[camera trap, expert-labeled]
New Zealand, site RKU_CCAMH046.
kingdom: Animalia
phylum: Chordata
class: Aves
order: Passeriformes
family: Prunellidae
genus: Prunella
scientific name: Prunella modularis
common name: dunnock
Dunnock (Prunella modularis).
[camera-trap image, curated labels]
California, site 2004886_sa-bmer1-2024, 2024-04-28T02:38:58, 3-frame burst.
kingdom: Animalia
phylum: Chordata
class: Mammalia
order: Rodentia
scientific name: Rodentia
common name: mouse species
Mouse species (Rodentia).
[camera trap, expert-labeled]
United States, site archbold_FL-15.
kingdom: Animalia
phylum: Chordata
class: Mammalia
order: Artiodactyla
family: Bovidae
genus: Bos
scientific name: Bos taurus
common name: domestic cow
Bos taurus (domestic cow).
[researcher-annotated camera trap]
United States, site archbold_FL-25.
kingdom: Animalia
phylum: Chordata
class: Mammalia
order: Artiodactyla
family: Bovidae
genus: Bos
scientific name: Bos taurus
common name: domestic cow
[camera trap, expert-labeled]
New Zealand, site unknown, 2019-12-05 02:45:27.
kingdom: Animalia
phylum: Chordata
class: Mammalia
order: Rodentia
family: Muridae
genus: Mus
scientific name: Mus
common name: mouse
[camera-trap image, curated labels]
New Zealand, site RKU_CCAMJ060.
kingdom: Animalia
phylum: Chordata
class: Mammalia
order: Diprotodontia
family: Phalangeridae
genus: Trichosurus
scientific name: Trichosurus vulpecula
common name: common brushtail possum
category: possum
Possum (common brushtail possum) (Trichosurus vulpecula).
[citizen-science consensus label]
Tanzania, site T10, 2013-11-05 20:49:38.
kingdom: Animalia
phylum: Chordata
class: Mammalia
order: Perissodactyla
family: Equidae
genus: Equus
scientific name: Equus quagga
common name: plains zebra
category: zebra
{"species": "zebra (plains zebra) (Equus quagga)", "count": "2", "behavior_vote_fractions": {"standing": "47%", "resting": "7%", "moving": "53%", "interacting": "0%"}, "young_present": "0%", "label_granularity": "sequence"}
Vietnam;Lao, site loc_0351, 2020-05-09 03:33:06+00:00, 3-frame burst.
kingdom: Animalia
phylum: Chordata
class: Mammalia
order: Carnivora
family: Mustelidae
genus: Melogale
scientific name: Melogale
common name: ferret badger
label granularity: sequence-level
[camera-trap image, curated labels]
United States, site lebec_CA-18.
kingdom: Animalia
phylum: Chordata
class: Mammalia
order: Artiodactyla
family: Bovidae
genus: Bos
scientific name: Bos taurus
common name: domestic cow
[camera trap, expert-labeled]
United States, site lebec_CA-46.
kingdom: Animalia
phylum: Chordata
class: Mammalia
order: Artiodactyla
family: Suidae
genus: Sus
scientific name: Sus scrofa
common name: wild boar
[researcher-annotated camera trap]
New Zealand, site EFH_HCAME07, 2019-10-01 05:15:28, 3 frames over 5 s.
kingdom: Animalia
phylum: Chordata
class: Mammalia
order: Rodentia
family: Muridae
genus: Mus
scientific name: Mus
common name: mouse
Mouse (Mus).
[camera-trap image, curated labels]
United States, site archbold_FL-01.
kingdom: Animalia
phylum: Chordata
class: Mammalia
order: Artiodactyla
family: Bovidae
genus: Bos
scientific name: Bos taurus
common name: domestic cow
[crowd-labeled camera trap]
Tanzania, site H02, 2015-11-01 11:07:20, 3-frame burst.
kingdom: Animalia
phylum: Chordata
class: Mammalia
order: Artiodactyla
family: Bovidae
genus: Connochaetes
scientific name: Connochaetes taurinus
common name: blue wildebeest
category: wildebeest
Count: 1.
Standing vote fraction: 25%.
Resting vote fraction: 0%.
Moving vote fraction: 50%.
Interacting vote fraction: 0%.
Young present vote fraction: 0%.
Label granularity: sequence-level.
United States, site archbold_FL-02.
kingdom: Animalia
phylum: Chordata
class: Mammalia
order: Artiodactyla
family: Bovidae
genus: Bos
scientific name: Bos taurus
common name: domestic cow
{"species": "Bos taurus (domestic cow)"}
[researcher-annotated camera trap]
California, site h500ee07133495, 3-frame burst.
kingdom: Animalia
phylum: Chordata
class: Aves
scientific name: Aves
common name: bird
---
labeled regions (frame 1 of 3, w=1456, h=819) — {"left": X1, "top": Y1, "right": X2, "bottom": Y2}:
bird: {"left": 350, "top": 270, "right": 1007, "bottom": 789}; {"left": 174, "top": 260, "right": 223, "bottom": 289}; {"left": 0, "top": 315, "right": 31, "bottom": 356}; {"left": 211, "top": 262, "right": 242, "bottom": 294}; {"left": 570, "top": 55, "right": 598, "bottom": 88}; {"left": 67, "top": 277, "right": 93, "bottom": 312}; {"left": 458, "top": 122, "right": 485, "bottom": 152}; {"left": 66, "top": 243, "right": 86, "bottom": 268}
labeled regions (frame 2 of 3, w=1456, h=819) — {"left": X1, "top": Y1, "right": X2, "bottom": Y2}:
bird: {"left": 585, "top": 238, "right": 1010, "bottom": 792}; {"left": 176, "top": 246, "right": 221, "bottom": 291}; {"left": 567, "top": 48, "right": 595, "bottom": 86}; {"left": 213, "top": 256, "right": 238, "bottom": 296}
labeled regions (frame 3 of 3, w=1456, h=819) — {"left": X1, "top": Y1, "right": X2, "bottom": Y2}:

:::::

▶ _TASK OBJECTIVE_:
Copy out the entries from the material above, matching each one exactly.

▶ _SOLUTION TO THE EXERCISE_:
[camera trap, expert-labeled]
New Zealand, site RKU_CCAMH046.
kingdom: Animalia
phylum: Chordata
class: Aves
order: Passeriformes
family: Prunellidae
genus: Prunella
scientific name: Prunella modularis
common name: dunnock
Dunnock (Prunella modularis).
[camera-trap image, curated labels]
California, site 2004886_sa-bmer1-2024, 2024-04-28T02:38:58, 3-frame burst.
kingdom: Animalia
phylum: Chordata
class: Mammalia
order: Rodentia
scientific name: Rodentia
common name: mouse species
Mouse species (Rodentia).
[camera trap, expert-labeled]
United States, site archbold_FL-15.
kingdom: Animalia
phylum: Chordata
class: Mammalia
order: Artiodactyla
family: Bovidae
genus: Bos
scientific name: Bos taurus
common name: domestic cow
Bos taurus (domestic cow).
[researcher-annotated camera trap]
United States, site archbold_FL-25.
kingdom: Animalia
phylum: Chordata
class: Mammalia
order: Artiodactyla
family: Bovidae
genus: Bos
scientific name: Bos taurus
common name: domestic cow
[camera trap, expert-labeled]
New Zealand, site unknown, 2019-12-05 02:45:27.
kingdom: Animalia
phylum: Chordata
class: Mammalia
order: Rodentia
family: Muridae
genus: Mus
scientific name: Mus
common name: mouse
[camera-trap image, curated labels]
New Zealand, site RKU_CCAMJ060.
kingdom: Animalia
phylum: Chordata
class: Mammalia
order: Diprotodontia
family: Phalangeridae
genus: Trichosurus
scientific name: Trichosurus vulpecula
common name: common brushtail possum
category: possum
Possum (common brushtail possum) (Trichosurus vulpecula).
[citizen-science consensus label]
Tanzania, site T10, 2013-11-05 20:49:38.
kingdom: Animalia
phylum: Chordata
class: Mammalia
order: Perissodactyla
family: Equidae
genus: Equus
scientific name: Equus quagga
common name: plains zebra
category: zebra
{"species": "zebra (plains zebra) (Equus quagga)", "count": "2", "behavior_vote_fractions": {"standing": "47%", "resting": "7%", "moving": "53%", "interacting": "0%"}, "young_present": "0%", "label_granularity": "sequence"}
Vietnam;Lao, site loc_0351, 2020-05-09 03:33:06+00:00, 3-frame burst.
kingdom: Animalia
phylum: Chordata
class: Mammalia
order: Carnivora
family: Mustelidae
genus: Melogale
scientific name: Melogale
common name: ferret badger
label granularity: sequence-level
[camera-trap image, curated labels]
United States, site lebec_CA-18.
kingdom: Animalia
phylum: Chordata
class: Mammalia
order: Artiodactyla
family: Bovidae
genus: Bos
scientific name: Bos taurus
common name: domestic cow
[camera trap, expert-labeled]
United States, site lebec_CA-46.
kingdom: Animalia
phylum: Chordata
class: Mammalia
order: Artiodactyla
family: Suidae
genus: Sus
scientific name: Sus scrofa
common name: wild boar
[researcher-annotated camera trap]
New Zealand, site EFH_HCAME07, 2019-10-01 05:15:28, 3 frames over 5 s.
kingdom: Animalia
phylum: Chordata
class: Mammalia
order: Rodentia
family: Muridae
genus: Mus
scientific name: Mus
common name: mouse
Mouse (Mus).
[camera-trap image, curated labels]
United States, site archbold_FL-01.
kingdom: Animalia
phylum: Chordata
class: Mammalia
order: Artiodactyla
family: Bovidae
genus: Bos
scientific name: Bos taurus
common name: domestic cow
[crowd-labeled camera trap]
Tanzania, site H02, 2015-11-01 11:07:20, 3-frame burst.
kingdom: Animalia
phylum: Chordata
class: Mammalia
order: Artiodactyla
family: Bovidae
genus: Connochaetes
scientific name: Connochaetes taurinus
common name: blue wildebeest
category: wildebeest
Count: 1.
Standing vote fraction: 25%.
Resting vote fraction: 0%.
Moving vote fraction: 50%.
Interacting vote fraction: 0%.
Young present vote fraction: 0%.
Label granularity: sequence-level.
United States, site archbold_FL-02.
kingdom: Animalia
phylum: Chordata
class: Mammalia
order: Artiodactyla
family: Bovidae
genus: Bos
scientific name: Bos taurus
common name: domestic cow
{"species": "Bos taurus (domestic cow)"}
[researcher-annotated camera trap]
California, site h500ee07133495, 3-frame burst.
kingdom: Animalia
phylum: Chordata
class: Aves
scientific name: Aves
common name: bird
---
labeled regions (frame 1 of 3, w=1456, h=819) — {"left": X1, "top": Y1, "right": X2, "bottom": Y2}:
bird: {"left": 350, "top": 270, "right": 1007, "bottom": 789}; {"left": 174, "top": 260, "right": 223, "bottom": 289}; {"left": 0, "top": 315, "right": 31, "bottom": 356}; {"left": 211, "top": 262, "right": 242, "bottom": 294}; {"left": 570, "top": 55, "right": 598, "bottom": 88}; {"left": 67, "top": 277, "right": 93, "bottom": 312}; {"left": 458, "top": 122, "right": 485, "bottom": 152}; {"left": 66, "top": 243, "right": 86, "bottom": 268}
labeled regions (frame 2 of 3, w=1456, h=819) — {"left": X1, "top": Y1, "right": X2, "bottom": Y2}:
bird: {"left": 585, "top": 238, "right": 1010, "bottom": 792}; {"left": 176, "top": 246, "right": 221, "bottom": 291}; {"left": 567, "top": 48, "right": 595, "bottom": 86}; {"left": 213, "top": 256, "right": 238, "bottom": 296}
labeled regions (frame 3 of 3, w=1456, h=819) — {"left": X1, "top": Y1, "right": X2, "bottom": Y2}:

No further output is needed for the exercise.